The concept of deduplication is simple – it’s creating a single copy for all the duplicate bits or files that exist on a network. But how does it actually work and how do you use it? A little background: Microsoft introduced deduplication in Exchange (but they called it single instant storage) in order to deal with the problem of ever-expanding mail stores (Exchange databases). Let’s say one person gets a funny e-mail and just has to send it to all his friends at work. In the past, that guy’s e-mail and the attachment (and everyone he sent it to) are stored in everyone’s mailboxes. This made the mail store grow quickly.

Microsoft responded by keeping a single copy of the attachment in the mail store, but created pointers for everyone who received an e-mail with the attachment. This kept the mail store controllable. (A little math here: A 2MB attachment sent to 10 people would equal 20MB required to store the message. With single instance storage, the required storage space is 2 MB.)

Vendors are now offering solutions that apply deduplication across data centers and entire infrastructures. You can use it to keep a single copy of bits of data that are the same on a server in Hong Kong as one in New York. Think of all those Windows servers that you’ve installed and how many gigs of space are required just to install Windows. And how often are you backing up that same data just because it’s a Windows server? By deduplicating, you can save time, bandwidth, and disk because you need only one copy of all that Windows bloat.

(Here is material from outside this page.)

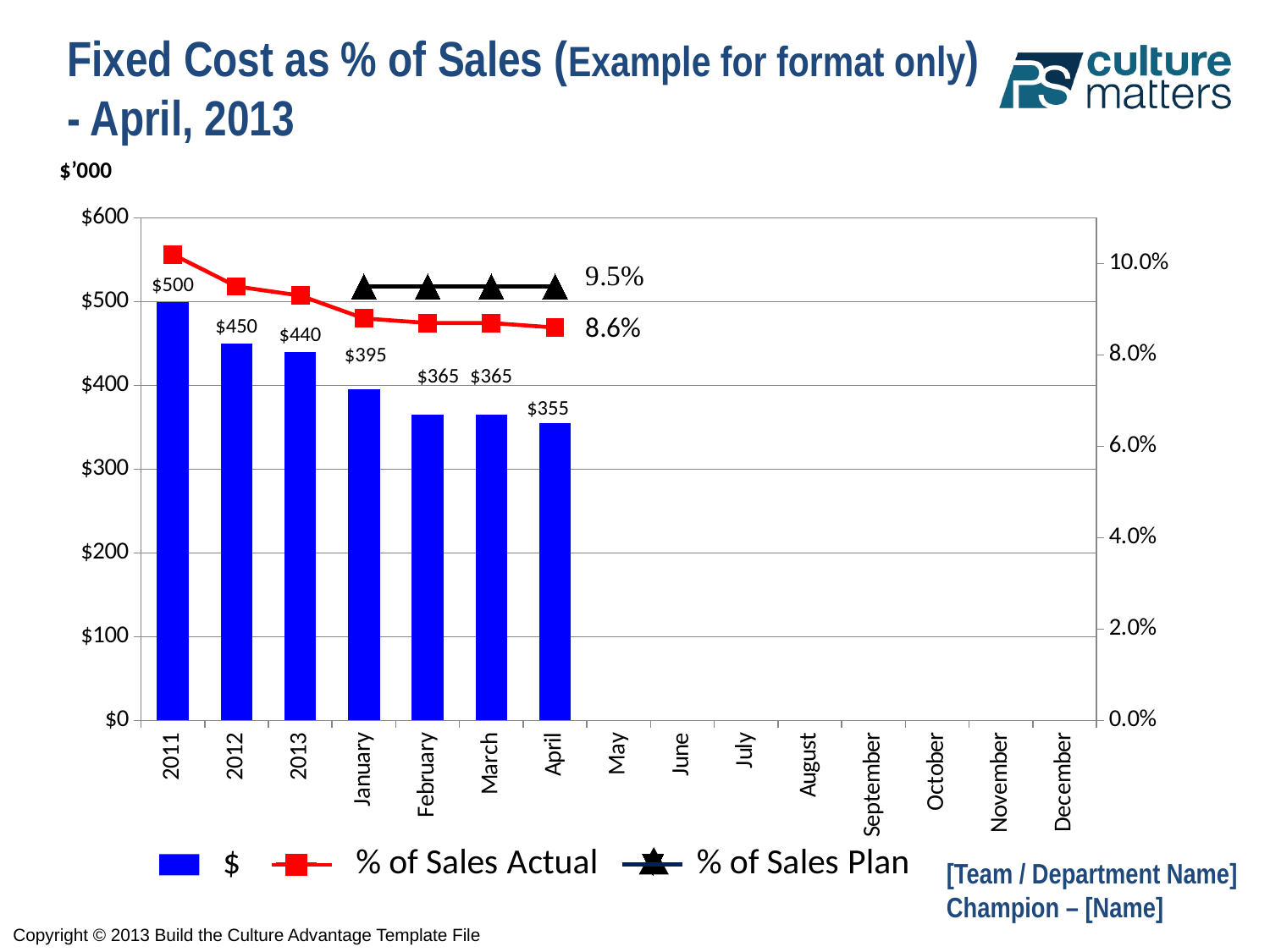
What is the % of Sales Actual value labelled at April? 8.6% What is the $ value for April? $355 What is the $ value for 2011? $500 Which category has the lowest $ bar among those with data? April What is the difference between the $ values for 2011 and April? $145 How many series does the legend list? 3 Do the $ bars rise or fall from 2011 to April? fall What is the $ value for January? $395 Which is larger, the $ value for 2012 or for 2013? 2012 Which category has the highest $ bar? 2011 What is the % of Sales Plan value labelled at April? 9.5% How many categories are shown on the x axis? 15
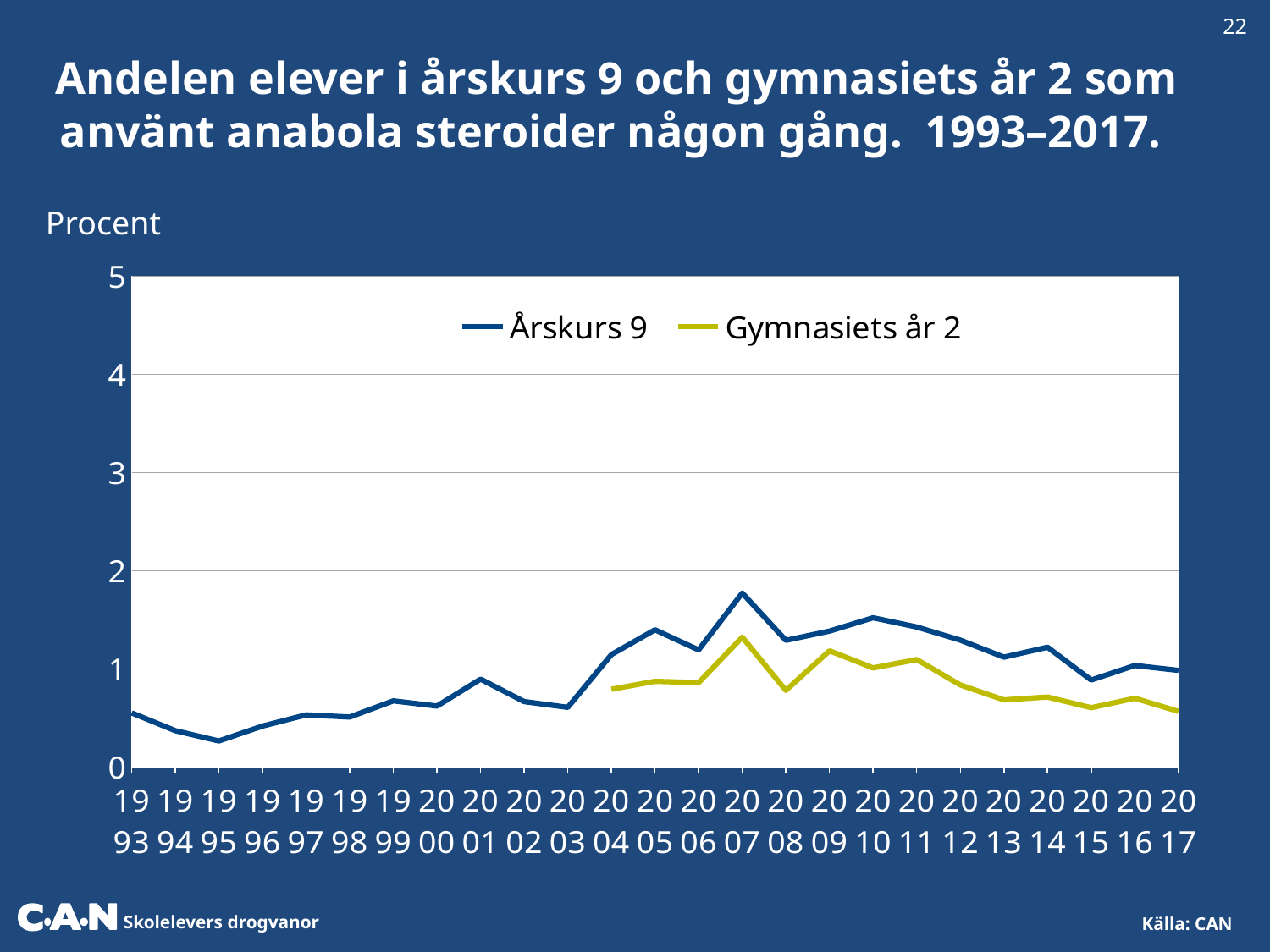
Is the value for Gymnasiets år 2 in 2017 greater or less than 1? less In which year does the Gymnasiets år 2 series reach its highest value? 2007 How many years are shown on the x axis? 25 What kind of chart is shown on the slide? line chart Is the value for Årskurs 9 in 2007 greater or less than 2? less In 2007, which series has the higher value, Årskurs 9 or Gymnasiets år 2? Årskurs 9 How many series does the legend list? 2 In which year does the Årskurs 9 series have its lowest value? 1995 In which year does the Årskurs 9 series reach its highest value? 2007 Which two series are listed in the legend? Årskurs 9 and Gymnasiets år 2 Does the Gymnasiets år 2 series rise or fall between 2011 and 2017? fall Is the value for Årskurs 9 in 2010 greater or less than 1? greater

Here’s how it works: A scan of the data, either at the source (server) or the destination (VTL, Appliance, etc.) is performed and checked against what currently exists. The data is broken down into bits, files, or atoms (depending on the product and their marketing fluff) and then mapped. If the bits already exist on the destination, the data is not kept, but is mapped for future reference. As more data comes in, it’s also validated, copied, and/or mapped. The destination obviously needs storage space to hold what is being copied, but it doesn’t require the same amount as the aggregate of all the storage in the infrastructure.

Another bonus is that deduplication can also be used as a recovery point. Since maps are created to data, when data is created, modified, or deleted, the destination can be set up to keep track of these changes. This tracking mechanism allows for a point-in-time recovery. The maps of the data could be produced for the time a restore would be requested and the data is replayed to create the copy.

Deduplication is coming of age and a lot of vendors are jumping on the bandwagon. It will take some time to create a standard, but the concept is proven. It should be fairly easy to sell to business stakeholders, once you can explain how it will save money. If that doesn’t work, I’m sure someone out there can explain how it solves something required by SOX!